Reprodução: Marvel Comics, Panini Brasil.
Reprodução: Marvel Comics, Panini Brasil.

A morte do Tio Ben foi o gatilho que levou Peter ao mundo do heroísmo. Todo mundo conhece a célebre frase “Com grandes poderes, vêm grandes responsabilidades”. O quadro que separei acima é poderoso, e representa bem o quanto essa frase acompanha o Homem Aranha. Ao mesmo tempo que somos levados a essa memória de Peter, identificamos o quanto a promessa que lutar para um mundo melhor mora junto ao luto do personagem para com seu tio. A máscara é literalmente uma máscara para lidar com o sentimento de Peter — o que não altera em nada sua personalidade. 

A decisão

Em seguida, Peter divaga sobre a “decisão” de escolher entre MJ e Gwen. Quem moraria em seu coração? Porém, ele mesmo responde; não cabe a mim. Não mandamos em nossos sentimentos, por mais que tentemos. Ele ainda comenta sobre como passaria a vida, mas novamente, essa resposta não caberia a ele. O destino é engraçado, ainda mais quando você é um super-herói com uma galera de vilões extensa. Qualquer pessoa que Peter passasse a amar estaria em perigo. Ele nunca havia pensado nisso até o momento em que Gwen Stacy é jogada do alto de uma ponte, quebrando o pescoço e morrendo seus braços. 

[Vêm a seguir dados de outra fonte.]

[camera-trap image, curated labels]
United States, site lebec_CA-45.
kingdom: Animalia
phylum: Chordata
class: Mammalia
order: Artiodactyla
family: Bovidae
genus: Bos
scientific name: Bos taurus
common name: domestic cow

Seguindo a história, Peter comenta sobre o sonho que teve. Nele, Gwen estava viva, nos dias atuais em que ele faz a gravação, comentando o quanto isso é injusto. O quanto a vida é injusta. Para essa parte, utilizo a frase que Dona Jacira, poeta, filósofa e mãe do rapper Emicida, declama em “Crisântemo”; “…perder o pai na infância, não sentir saudade do que viveu, mas do que poderia ter vivido.” 

Isso é exatamente o que Peter sente.

O luto é algo importante

Peter reflete sobre o quanto ser o Homem Aranha atrapalhou sua vida, colocando em perigo seus entes queridos e ele mesmo. É interessante pensar que todos temos algo semelhante ao “Homem Aranha” nesse sentido — alguns mais que outros.  

Reprodução: Marvel Comics, Panini Brasil.
Reprodução: Marvel Comics, Panini Brasil.

Mais interessante ainda é pensar em como somos confrontados com o sentimento de impunidade diante da morte. Seja ela qual for. Em como o fim encadeia começos, reflexões e, principalmente, sentimentos. 

Reprodução: Marvel Comics, Panini Brasil.
Reprodução: Marvel Comics, Panini Brasil.

A vida é incrível. Saibamos encontrar um modo de vivê-la e seguir em frente, assim como Peter achou uma maneira de expressar a sua saudade, sua dor e seu luto, espero que encontre a sua. Diantes das perdas que sofri, eu encontrei a minha — não tão cedo como eu imaginava e que as pessoas esperam. “Homem Aranha: Azul” é um dos meus títulos favoritos do aranha, um dos personagens que tenho tatuado na pele. Apreendi muitas coisas com ele e o tema dessa coluna foi uma delas.